The following are some additional disadvantages to consider:

  • Cost: LLCs are more expensive than partnerships or sole proprietorships. Start-up costs are more than corporations; however, proprietorships and partnerships have nearly zero costs to start.
  • Taxes: LLC owners may have to pay unemployment compensation on himself or herself. This would not happen in a sole proprietorship or partnership.
  • Banking: Any checks made to an LLC cannot be cashed at all. They will need to be deposited into the LLC’s own bank account. Additionally, some banks charge higher fees for incorporated businesses.
  • Separate records: LLC owners have to keep business and personal records separate. LLCs need their own records and should have the minutes of all meetings. All money has to be separated. It is best for a business to maintain separate records, and structuring it is a great way to accomplish that. The profits may be subject to self-employment tax, however. The profits the LLC makes will not be taxed at the corporate level, but they will pass through to members who will have to deal with them on their own personal taxes. These taxes are typically higher than corporate tax.
  • LLC members must pay for Medicare and Social Security. It is ideal to speak to an attorney or accountant to get more information.
  • LLCs can lose federal tax exempt status if half of the capital and profits are exchanged or sold within 12 months.
  • If over 35-percent of losses are allocated to those not in management, the LLC can lose the ability of cash method accounting.
  • LLCs treated as partnerships may not utilize incentive stock options.

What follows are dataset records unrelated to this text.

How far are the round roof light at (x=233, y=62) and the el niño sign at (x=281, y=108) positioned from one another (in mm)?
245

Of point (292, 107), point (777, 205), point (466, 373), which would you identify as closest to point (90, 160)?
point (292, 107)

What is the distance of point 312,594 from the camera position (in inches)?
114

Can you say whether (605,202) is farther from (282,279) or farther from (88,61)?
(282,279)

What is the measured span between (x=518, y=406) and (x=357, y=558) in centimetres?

  • LLCs lack a uniformity within their own statutes.
  • LLCs that operate in more than one state may not always have the same treatment.
  • LLCs must have at least two members to be treated as a partnership.

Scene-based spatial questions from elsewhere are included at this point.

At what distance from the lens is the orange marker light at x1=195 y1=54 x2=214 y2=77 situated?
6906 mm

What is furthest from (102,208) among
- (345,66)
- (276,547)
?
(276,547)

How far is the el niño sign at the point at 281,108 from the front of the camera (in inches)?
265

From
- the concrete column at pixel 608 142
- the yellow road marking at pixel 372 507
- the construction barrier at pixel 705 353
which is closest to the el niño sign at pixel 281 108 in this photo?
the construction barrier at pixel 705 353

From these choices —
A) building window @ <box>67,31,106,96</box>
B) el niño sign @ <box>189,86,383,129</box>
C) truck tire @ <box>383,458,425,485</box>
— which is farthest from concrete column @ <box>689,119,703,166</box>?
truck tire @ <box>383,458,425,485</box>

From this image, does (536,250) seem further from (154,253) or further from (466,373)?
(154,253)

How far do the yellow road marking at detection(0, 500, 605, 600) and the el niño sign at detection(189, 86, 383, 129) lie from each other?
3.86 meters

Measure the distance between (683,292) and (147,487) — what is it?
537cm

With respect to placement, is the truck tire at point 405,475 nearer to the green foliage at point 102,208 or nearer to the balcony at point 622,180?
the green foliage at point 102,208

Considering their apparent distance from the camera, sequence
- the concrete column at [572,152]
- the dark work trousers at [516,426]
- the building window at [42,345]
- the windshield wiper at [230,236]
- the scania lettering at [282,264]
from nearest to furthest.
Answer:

  • S corporations can have only one shareholder.
  • All states allow a single-member LLC, but the business may not have partnership classification to deal with federal taxes.

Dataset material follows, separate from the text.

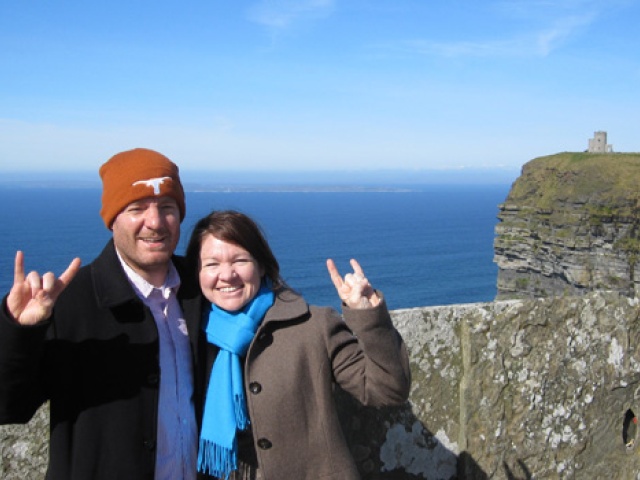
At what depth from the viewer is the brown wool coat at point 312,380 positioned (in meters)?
2.70

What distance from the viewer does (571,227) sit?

  • Sole proprietors file a Schedule C unless it chooses to file taxes as a corporation.
  • LLCs have lower minority discounts for estate planning purposes than corporations.
  • LLCs are simpler to dissolve, so there is more access to the assets of the business.
  • Experts think that LLC discounts are only 15-percent when compared to corporations, which are 25-40-percent.
  • There is some confusion about roles in LLCs. Corporations have set roles for all involved in the business. LLCs do not. This can create difficulty for the company and its investors to understand who is in charge of specific areas of the business. This can be eliminated with a LLC Operating Agreement.
  • LLCs will cease to exist if a member leaves or passes away. Corporations remain despite who decides to leave it or passes away. This can also be resolved in an Operating Agreement.
  • Members are held responsible in they utilize the business to commit fraud or fail to supervise the actions of employees and members when they cause harm.

Advantages of an LLC

You should become familiar with the advantages of LLCs as well. When compared to sole proprietorships and partnerships, LLCs have many advantages. But, it is not always ideal to form an LLC in some cases.

When you compare LLCs to corporations, LLCs are similar since both offer personal liability protection. LLCs also have more flexibility with regard to formalities and taxes. These protections are not afforded to partnerships. The IRS will not consider an LLC to be a different business entity for taxation. The IRS will not directly tax the LLC. Members will get to decide how they want to be taxed.